Dimensions height 172 mm, width 232 mm

Curator: Right, let’s talk about this compelling image. It’s a photograph titled "Jan Poortenaar bekijkt de afdruk van een etsplaat bij de pers," placing the Dutch artist Jan Poortenaar center stage, examining one of his prints. It seems to have been captured sometime between 1930 and 1950. What's your immediate reaction? Editor: My eye is drawn to the labor and material of printing itself. It's an image of making. You see the weighty press, the etching plate—there's a real sense of the physical effort involved. I can almost smell the ink. Curator: I feel that. I get this deep sense of the artist's dedication. It’s like catching a glimpse of a secret ritual – this intense focus, him hovering over the print as if willing it to perfection. Editor: Absolutely. And the choice of photography as a medium to document etching – it underscores how even so-called traditional art forms are rooted in processes, technology, choices of material.
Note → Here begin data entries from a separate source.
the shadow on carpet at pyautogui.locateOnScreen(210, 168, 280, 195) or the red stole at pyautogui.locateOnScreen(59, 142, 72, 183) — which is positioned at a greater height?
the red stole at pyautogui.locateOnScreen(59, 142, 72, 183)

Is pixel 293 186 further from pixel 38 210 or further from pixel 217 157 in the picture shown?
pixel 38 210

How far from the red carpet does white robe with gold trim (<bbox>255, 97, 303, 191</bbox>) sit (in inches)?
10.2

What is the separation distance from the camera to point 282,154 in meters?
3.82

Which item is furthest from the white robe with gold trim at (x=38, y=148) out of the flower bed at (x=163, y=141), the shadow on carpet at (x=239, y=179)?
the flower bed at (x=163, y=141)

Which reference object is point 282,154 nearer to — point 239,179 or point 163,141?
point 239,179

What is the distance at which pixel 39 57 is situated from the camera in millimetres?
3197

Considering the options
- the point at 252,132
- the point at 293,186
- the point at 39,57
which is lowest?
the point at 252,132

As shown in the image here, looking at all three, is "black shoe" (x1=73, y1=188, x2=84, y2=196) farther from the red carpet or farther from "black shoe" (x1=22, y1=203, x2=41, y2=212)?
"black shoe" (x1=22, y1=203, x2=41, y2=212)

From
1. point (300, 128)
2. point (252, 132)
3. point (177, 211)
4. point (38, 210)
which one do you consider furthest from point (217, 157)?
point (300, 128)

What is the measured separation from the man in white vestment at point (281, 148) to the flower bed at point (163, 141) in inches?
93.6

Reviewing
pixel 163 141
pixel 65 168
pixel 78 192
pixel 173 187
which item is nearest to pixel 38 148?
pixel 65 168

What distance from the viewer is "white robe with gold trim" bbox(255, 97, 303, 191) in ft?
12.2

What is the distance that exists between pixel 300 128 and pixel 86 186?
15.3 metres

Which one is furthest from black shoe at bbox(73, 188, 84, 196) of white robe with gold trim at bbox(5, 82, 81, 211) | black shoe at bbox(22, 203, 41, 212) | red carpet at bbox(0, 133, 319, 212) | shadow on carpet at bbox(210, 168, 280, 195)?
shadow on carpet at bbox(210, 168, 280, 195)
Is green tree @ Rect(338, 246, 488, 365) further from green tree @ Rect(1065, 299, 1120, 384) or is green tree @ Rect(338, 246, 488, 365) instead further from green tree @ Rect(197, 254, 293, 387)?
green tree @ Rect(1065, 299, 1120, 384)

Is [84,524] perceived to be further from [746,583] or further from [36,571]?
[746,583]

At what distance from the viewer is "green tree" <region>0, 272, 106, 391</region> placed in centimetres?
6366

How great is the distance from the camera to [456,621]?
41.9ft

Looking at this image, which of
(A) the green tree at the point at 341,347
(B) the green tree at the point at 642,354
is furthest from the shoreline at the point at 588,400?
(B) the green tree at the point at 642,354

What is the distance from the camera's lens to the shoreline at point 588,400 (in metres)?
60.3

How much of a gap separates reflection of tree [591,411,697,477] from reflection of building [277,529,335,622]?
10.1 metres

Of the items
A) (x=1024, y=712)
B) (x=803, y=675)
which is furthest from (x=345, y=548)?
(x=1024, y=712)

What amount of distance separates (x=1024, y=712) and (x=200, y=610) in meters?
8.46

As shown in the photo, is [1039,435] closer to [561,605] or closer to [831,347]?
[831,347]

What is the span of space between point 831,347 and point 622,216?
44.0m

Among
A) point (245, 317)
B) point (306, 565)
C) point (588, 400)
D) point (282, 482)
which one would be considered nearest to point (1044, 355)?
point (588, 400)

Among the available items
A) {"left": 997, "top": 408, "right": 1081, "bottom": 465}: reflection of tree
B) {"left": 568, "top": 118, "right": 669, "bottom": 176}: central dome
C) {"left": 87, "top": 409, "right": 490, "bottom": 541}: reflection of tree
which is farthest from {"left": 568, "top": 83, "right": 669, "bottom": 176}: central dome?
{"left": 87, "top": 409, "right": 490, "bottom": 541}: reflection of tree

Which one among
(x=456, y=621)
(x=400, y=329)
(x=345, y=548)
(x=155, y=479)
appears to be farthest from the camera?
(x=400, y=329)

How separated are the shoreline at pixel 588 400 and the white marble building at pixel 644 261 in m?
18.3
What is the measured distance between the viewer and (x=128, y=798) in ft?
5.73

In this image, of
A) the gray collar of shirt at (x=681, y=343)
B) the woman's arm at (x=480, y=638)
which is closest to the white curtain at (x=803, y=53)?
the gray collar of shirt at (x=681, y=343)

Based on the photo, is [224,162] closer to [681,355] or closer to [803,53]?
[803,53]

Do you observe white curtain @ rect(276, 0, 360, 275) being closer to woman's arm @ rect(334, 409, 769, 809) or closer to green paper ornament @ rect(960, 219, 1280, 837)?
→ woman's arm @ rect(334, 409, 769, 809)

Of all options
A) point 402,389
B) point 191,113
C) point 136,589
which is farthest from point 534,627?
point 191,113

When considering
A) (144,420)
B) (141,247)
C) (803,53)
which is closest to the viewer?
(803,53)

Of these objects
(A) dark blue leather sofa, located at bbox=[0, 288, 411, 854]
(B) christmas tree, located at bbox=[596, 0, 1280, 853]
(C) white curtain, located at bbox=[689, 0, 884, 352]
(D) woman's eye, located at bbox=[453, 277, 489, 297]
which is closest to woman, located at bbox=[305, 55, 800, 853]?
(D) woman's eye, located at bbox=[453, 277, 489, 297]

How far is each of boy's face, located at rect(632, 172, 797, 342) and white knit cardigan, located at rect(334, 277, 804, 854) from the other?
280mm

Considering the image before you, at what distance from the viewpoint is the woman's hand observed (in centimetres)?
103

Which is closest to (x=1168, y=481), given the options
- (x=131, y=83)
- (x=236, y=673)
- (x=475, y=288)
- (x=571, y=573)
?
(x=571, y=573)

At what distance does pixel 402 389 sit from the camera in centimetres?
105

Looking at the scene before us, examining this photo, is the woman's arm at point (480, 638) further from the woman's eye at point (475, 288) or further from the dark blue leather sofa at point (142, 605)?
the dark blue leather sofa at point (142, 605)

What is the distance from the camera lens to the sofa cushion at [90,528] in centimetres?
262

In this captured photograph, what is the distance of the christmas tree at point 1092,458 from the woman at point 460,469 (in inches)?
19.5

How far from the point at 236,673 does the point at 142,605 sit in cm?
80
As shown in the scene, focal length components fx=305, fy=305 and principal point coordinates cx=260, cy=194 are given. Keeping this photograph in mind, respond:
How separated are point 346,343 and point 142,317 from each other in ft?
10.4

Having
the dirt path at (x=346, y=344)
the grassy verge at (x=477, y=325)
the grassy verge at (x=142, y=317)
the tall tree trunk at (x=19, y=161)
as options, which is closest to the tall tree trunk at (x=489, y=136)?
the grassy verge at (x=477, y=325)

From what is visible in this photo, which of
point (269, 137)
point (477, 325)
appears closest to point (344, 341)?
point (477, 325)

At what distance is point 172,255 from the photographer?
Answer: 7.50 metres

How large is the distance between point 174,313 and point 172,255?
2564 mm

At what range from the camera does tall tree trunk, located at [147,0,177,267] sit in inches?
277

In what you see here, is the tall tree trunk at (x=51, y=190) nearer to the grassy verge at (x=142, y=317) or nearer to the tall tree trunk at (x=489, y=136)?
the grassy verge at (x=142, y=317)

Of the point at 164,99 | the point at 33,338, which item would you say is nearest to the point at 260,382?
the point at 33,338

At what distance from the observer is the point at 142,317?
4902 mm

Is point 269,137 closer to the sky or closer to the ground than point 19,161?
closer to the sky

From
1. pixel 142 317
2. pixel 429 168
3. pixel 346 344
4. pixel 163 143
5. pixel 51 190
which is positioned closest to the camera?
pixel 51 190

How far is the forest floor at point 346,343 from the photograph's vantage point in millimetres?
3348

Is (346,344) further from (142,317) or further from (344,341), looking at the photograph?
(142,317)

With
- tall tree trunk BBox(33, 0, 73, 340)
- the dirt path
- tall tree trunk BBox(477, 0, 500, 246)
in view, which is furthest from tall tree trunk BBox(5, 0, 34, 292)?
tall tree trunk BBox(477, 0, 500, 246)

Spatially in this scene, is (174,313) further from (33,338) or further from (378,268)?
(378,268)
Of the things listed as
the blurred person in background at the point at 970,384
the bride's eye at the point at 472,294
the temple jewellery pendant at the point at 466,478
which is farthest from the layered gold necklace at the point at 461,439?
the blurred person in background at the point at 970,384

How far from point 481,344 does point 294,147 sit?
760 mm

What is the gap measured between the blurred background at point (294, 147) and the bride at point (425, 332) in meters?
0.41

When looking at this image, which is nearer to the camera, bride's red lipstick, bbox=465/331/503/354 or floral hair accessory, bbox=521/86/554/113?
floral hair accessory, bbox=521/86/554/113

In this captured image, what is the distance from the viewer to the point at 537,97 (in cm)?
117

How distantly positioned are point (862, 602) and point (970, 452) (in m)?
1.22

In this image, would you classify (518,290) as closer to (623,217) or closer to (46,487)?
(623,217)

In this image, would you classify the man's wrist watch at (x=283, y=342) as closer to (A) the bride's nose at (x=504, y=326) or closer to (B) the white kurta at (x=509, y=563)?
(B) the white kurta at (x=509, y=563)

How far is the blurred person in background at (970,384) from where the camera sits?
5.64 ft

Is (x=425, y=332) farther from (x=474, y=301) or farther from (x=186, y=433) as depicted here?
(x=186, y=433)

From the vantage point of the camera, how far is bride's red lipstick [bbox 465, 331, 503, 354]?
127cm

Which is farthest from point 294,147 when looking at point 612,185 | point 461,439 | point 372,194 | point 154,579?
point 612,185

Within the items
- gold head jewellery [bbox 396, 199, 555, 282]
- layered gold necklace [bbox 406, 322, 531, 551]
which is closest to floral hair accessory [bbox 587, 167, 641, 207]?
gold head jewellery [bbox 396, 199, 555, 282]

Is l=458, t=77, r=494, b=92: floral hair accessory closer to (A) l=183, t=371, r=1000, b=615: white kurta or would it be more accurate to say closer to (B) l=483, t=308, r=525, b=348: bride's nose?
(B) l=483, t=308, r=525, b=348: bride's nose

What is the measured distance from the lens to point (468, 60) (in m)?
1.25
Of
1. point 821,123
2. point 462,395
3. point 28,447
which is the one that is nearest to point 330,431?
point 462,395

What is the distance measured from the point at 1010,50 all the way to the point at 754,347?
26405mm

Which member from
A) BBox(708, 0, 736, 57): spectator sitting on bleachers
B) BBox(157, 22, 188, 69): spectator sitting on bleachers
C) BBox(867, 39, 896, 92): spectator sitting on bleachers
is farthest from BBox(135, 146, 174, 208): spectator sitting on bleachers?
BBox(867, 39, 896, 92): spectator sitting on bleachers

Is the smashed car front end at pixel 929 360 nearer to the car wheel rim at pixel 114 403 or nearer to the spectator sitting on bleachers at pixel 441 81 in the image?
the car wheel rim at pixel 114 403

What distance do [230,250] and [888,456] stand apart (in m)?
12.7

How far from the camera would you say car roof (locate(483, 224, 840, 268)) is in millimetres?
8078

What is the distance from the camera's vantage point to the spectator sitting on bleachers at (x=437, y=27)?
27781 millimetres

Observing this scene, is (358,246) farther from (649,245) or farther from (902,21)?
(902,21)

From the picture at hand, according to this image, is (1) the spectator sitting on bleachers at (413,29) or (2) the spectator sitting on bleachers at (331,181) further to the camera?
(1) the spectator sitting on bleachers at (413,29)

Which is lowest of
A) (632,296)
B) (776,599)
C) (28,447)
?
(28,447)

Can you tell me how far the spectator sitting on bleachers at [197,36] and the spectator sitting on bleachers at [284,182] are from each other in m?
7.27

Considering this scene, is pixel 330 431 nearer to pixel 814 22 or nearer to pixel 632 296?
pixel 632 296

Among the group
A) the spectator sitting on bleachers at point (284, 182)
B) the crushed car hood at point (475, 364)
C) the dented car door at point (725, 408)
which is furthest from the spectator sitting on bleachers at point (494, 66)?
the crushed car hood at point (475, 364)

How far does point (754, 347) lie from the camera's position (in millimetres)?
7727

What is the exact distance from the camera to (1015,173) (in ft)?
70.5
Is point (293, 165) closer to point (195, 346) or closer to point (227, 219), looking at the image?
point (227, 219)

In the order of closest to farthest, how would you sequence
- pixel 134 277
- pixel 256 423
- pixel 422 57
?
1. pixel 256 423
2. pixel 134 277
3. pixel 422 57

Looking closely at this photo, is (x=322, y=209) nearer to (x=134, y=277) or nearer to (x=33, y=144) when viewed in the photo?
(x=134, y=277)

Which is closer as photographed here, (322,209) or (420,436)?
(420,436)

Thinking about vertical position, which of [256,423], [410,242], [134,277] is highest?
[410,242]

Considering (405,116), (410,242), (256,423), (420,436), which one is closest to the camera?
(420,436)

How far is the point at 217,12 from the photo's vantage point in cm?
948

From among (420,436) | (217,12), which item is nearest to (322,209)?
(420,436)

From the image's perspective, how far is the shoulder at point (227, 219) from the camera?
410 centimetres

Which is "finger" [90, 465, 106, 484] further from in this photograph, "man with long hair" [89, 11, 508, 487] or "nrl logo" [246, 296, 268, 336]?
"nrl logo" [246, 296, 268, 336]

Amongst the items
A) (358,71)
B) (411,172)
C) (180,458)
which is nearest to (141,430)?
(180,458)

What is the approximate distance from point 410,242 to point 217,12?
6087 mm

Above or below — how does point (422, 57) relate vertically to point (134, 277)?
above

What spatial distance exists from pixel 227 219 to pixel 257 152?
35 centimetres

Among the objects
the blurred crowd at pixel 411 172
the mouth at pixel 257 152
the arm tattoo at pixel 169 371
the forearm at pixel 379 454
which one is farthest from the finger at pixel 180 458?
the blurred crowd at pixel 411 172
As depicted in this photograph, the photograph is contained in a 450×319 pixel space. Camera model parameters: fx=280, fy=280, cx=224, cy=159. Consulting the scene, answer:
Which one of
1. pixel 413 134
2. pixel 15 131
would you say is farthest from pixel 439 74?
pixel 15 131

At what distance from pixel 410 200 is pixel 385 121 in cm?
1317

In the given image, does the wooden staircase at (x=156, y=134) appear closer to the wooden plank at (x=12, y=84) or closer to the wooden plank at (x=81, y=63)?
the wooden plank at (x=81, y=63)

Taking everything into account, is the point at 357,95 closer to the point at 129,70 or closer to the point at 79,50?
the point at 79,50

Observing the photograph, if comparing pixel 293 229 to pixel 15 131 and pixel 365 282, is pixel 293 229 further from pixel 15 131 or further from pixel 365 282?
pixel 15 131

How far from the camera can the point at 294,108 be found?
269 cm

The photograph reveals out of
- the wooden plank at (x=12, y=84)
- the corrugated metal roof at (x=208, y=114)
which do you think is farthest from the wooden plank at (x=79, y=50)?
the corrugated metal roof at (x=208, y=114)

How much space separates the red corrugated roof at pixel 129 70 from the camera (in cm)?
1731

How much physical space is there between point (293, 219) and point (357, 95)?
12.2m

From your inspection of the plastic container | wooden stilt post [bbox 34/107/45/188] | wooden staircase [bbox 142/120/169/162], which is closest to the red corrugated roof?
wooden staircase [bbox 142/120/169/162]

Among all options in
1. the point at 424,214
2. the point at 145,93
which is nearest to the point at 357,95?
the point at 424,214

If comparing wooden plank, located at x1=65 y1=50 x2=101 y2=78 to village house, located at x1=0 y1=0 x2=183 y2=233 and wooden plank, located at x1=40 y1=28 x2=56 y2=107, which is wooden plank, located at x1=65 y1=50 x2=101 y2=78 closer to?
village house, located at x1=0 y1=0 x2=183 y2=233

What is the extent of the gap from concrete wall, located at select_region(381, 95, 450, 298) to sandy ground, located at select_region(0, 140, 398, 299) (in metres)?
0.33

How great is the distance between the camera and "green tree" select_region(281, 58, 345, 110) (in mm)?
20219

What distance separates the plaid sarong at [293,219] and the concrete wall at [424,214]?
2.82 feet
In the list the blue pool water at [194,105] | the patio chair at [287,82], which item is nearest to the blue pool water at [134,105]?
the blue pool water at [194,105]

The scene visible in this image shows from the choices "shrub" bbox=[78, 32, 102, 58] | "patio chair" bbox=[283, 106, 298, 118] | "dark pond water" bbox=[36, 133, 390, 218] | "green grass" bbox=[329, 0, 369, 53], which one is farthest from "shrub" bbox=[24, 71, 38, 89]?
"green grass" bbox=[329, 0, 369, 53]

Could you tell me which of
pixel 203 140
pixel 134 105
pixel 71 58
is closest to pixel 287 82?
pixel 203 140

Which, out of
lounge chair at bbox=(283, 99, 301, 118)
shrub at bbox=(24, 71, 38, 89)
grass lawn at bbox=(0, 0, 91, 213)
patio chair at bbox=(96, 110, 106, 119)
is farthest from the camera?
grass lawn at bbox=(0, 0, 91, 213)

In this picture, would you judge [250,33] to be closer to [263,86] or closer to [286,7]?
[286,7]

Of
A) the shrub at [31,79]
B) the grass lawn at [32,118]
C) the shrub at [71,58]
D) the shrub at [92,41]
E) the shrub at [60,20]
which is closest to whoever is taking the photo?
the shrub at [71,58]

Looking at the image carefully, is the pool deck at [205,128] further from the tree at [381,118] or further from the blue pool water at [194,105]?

It pulls back the curtain a bit, you know? No one gets to forget the means by which a print gets to be in our hands. Curator: Precisely. There’s such beautiful texture here. Look at the way the light catches on the metal of the press, compared to the matte surface of the paper. The composition guides our attention to the space between those textures—it makes you consider what connects Poortenaar to the thing he made, the machinery that makes the medium he loves, if that makes sense. The print is the vessel for this intersection! Editor: It does. This isn't just about artistry; it's about craft, labour and, really, an entire economy that puts that printed image in your hands. That's what this photograph documents: the artist *and* the conditions of possibility. It humanizes and materializes art. Curator: Agreed. What lingers with me most is the intimacy. I sense the intense connection between Poortenaar and his work through a simple photographic image! That kind of captured devotion and detail can still spark conversation almost 100 years later. Editor: For me, it is also the way the image points us to asking about the means and labor in print-making and art overall. Every final, finished art piece emerges through all kinds of labour we may overlook—it's good to pause and appreciate.